Parameter Typical range Effect
CFL 0.2–0.5 Courant number controlling the time-step size. Smaller → more stable but slower (more steps per second of simulated time). Values above 0.5 risk numerical instability with explicit upwind schemes.
h_min 0.1–5 m Wet/dry threshold. Cells with h below this are treated as completely blocked terrain. Too large: shallow-but-valid flow is incorrectly suppressed. Too small: near-zero h causes division instability in the drag term.
NX, NY (grid) 32–256 Horizontal resolution. Finer grids resolve narrower terrain features (passes, gullies) and produce sharper gradients.
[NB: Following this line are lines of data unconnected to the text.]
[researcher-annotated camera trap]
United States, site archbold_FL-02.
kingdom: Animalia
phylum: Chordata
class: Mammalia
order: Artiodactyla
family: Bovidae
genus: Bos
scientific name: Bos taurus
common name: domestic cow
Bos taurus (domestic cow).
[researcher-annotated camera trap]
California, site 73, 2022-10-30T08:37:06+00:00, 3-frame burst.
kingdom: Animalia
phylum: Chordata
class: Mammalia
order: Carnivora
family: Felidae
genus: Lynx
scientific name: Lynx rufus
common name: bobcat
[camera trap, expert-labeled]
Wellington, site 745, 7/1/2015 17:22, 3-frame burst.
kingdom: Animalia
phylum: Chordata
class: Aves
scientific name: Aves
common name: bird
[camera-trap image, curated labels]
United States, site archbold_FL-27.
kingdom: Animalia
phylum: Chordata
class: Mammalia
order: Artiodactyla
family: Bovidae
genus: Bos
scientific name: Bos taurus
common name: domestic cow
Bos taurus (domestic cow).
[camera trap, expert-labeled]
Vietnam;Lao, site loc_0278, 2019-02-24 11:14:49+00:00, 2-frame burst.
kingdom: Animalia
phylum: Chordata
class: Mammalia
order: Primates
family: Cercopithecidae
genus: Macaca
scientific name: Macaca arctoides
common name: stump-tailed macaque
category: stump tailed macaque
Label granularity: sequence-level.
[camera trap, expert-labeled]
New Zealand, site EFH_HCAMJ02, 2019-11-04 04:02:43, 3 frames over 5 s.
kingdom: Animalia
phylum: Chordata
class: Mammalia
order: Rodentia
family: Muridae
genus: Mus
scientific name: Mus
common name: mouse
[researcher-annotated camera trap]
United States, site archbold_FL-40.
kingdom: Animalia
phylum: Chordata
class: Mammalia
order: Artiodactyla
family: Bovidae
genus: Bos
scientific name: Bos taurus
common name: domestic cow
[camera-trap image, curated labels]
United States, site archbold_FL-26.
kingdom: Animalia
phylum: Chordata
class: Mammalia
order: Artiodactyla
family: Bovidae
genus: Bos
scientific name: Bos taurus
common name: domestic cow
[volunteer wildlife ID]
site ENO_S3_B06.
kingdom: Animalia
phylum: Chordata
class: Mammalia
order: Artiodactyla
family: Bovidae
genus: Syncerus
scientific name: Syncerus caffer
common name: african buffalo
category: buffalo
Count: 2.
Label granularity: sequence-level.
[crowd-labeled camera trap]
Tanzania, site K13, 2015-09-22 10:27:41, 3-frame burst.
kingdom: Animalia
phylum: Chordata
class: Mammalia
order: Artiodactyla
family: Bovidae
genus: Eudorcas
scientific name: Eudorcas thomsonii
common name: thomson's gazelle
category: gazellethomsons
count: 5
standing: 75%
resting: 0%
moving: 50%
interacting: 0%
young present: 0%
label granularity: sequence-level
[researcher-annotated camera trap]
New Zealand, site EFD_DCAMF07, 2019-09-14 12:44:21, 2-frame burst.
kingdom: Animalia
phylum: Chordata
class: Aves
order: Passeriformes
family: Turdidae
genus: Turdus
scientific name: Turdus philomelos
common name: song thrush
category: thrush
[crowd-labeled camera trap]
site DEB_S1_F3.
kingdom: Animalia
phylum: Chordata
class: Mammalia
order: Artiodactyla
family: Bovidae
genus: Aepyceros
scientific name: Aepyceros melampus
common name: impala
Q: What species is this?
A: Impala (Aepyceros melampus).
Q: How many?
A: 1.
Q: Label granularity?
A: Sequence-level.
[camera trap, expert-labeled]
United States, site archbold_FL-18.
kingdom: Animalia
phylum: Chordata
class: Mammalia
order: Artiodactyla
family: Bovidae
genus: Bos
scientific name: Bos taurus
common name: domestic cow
Runtime scales as NX·NY per step.

Output Fields

Field Symbol Description
Wind speed |u| = √(U²+V²) Horizontal wind speed at the layer. Blue→cyan→yellow gradient. Acceleration through mountain passes and deceleration in wakes are clearly visible.
Vertical wind w_vert Proxy for vertical velocity (orographic uplift + convergence). Red = rising air (windward slopes, convergence zones). Blue = sinking air (lee slopes, divergence). Most directly relevant to paragliding ridge and thermal soaring.
Froude number Fr = |u|/√(g'·h) Blue (Fr < 0.5, sub-critical) → yellow (Fr ≈ 1, critical) → red (Fr > 1, super-critical). Red zones indicate locations prone to hydraulic jumps and strong turbulence on the lee side.
Flow depth h Layer thickness. Thin (dark) where terrain is high; deep (bright) over valleys. Zero/near-zero indicates terrain-blocked cells.
Vorticity ζ = ∂V/∂x − ∂U/∂y Red = cyclonic rotation; blue = anticyclonic. Marks shear layers at the edges of mountain wakes and along the flanks of jets.
Elevation Z(x, y) Terrain height for spatial reference, overlaid with a hillshade.

Simplifications

Limitations

Data Sources

Dataset Used for Source Resolution
Elevation Terrain height Z(i,j), layer depth initialisation, orographic lifting AWS Terrain Tiles — Terrarium RGB encoding (IGN RGE Alti for France) ~7 m (zoom 14)
Simulation output Snapshots of h, U, V and derived fields read by the viewer Browser IndexedDB (written by the Web Worker, read by the viewer)

Elevation tiles use the Terrarium RGB encoding: elevation = R×256 + G + B/256 − 32768 metres, delivered in Web Mercator (EPSG:3857) and reprojected to WGS84 before use. No land cover data is used — surface roughness is represented by the uniform drag coefficient C_d.